Connoisseurs of political scandal, with all its romantic implications, had their appetite whetted by the blowing open of the Poulson affair, which was in fact first ventilated in the scandal-hunting Private Eye. This was no Profumo affair, there was apparently nothing in it to suggest that the press was about to have such a merry time as in those high summer days of 1963. But Maudling, conforming to the proprieties of capitalist government (which exist, even if in a strange, half-lit world of their own) knew he had to resign from the post of Home Secretary. There will now be an enquiry, which presumably will be intended to prove something or other. One conclusion it will not reach is that the whole thing is really irrelevant. Capitalism is a system which might be called basically corrupt, since it works on the basis of a mass robbery which is perfectly legal because the ruling class make it so. But within those bounds it is of no account, whether politicians or businessmen spend all their time handing out and taking bribes, fiddling the books or any of the other activities which sometimes come to the surface of the system’s very murky waters. If capitalism were administered in such a way that there was never the faintest breath of a scandal, it would still be one vast swindle on the mass of its people. It would still deprive the majority of us of the fruits of our labours. It would still produce poverty, still condemn its people to lives of suppression, still produce conflicts right up to the scale of a nuclear war. Whether it is run corruptly or not, capitalism will never be able to operate in the interests of most of its people.
As Maudling left the Home Office, is was remembered by his enemies that one of his failures was in Northern Ireland. So much has happened there, since Maudling was the minister responsible, that it comes as something of a surprise to remember his part in the dispute. Yet it is in fact not so long ago, that he was dabbling in some of the “solutions” put forward. This is a measure perhaps of the speed with which events have moved in Northern Ireland. It is certainly an indication of the futility of all the efforts to end the fighting there. This is a conflict between sections of the ruling class over the right, and the method, to exploit the workers of the country. It has been worsened by the bigotries which both sides have stirred up in an effort to get their way. In the present social set up there is virtually no hope of solving the problem; the best that is possible is a suppression of its symptoms for a time, until they break out again.

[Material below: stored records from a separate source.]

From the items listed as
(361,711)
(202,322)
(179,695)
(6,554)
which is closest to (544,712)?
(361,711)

In the end the McGovern bandwagon rolled home, its wheels running over a few famous Democratic toes in the process. Now McGovern says he is planning to win the presidency in the same way as he won the nomination. He has made a start, by coining a new slogan “Come Home America”. Of course all politicians have to have some catch phrase to identify them to the voters, no matter how dishonest or inane it may be. Kennedy promised the New Frontiers, Johnson the Great Society. McGovern’s slogan is equally loaded, since he also made a clear promise that he would immediately stop bombing North Vietnam and, within a specified time, withdraw all American troops from Vietnam. Some of his critics claimed that in this, and in his slogan, he was pushing for a return to the isolationist politics of old but as isolationism is now a dirty word McGovern could be relied on to deny that charge. The important issue now is what the American working class will make of the election, and of this man who is said to be a dangerous radical (whatever that might mean) but who would probably fit comfortably into the Liberal Party were he a British politician. If the workers in America take a mature and conscious attitude to the election they will not be deceived by any promises or programmes for their “prosperity”, or by any slogans. They will realise that leaders are not to be trusted to solve working class problems, simply because they cannot. The issue in the election will be capitalism or Socialism, and in that the workers themselves must act for themselves.

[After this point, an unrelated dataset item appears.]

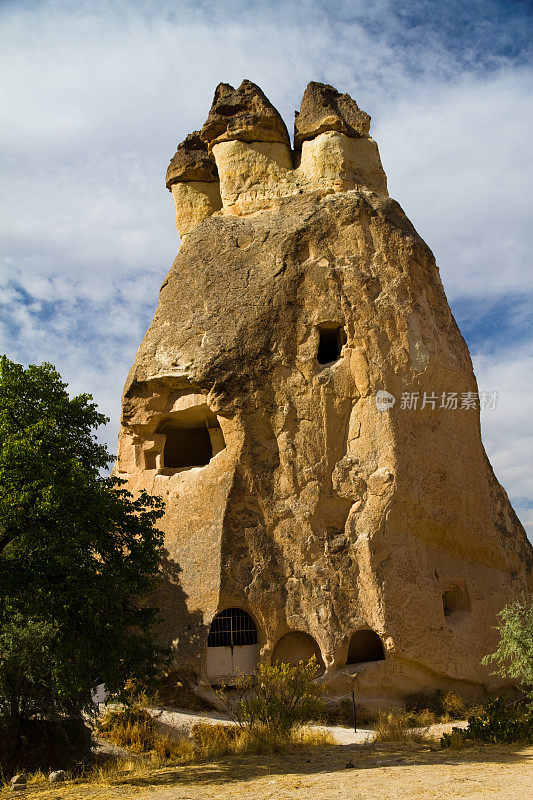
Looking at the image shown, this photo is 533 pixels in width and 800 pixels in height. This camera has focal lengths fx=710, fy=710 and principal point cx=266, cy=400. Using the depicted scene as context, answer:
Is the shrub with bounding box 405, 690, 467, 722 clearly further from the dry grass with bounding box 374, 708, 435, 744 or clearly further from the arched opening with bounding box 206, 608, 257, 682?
the arched opening with bounding box 206, 608, 257, 682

Parliament goes off for its long summer holiday, leaving Westminster silent except for the tourists who come in ever increasing numbers to gaze at the seat of parliamentary power of British capitalism. The politicians go to their various holiday haunts—Wilson to his cottage in the Scillies, Heath to win a few yacht races around the coast. At the same time, they assure us that we are not unguarded; they keep in touch with events and the red despatch boxes are still delivered, in a crisis the ministers would come flocking back to take over again. Meanwhile, the working class are also taking their holidays — usually a couple of weeks which they might spend abroad if they can afford a package tour. It is a good time for them to reflect, as they take it easy on the beach, on the function of politics in capitalism; on the way they are deceived into trusting their leaders to run society when they are in fact doing it themselves. On the fact that they do all the useful work but allow a minority to appropriate the results of their work. Then they might think about what they can do about it and come back, bronzed and refreshed, determined to start doing it.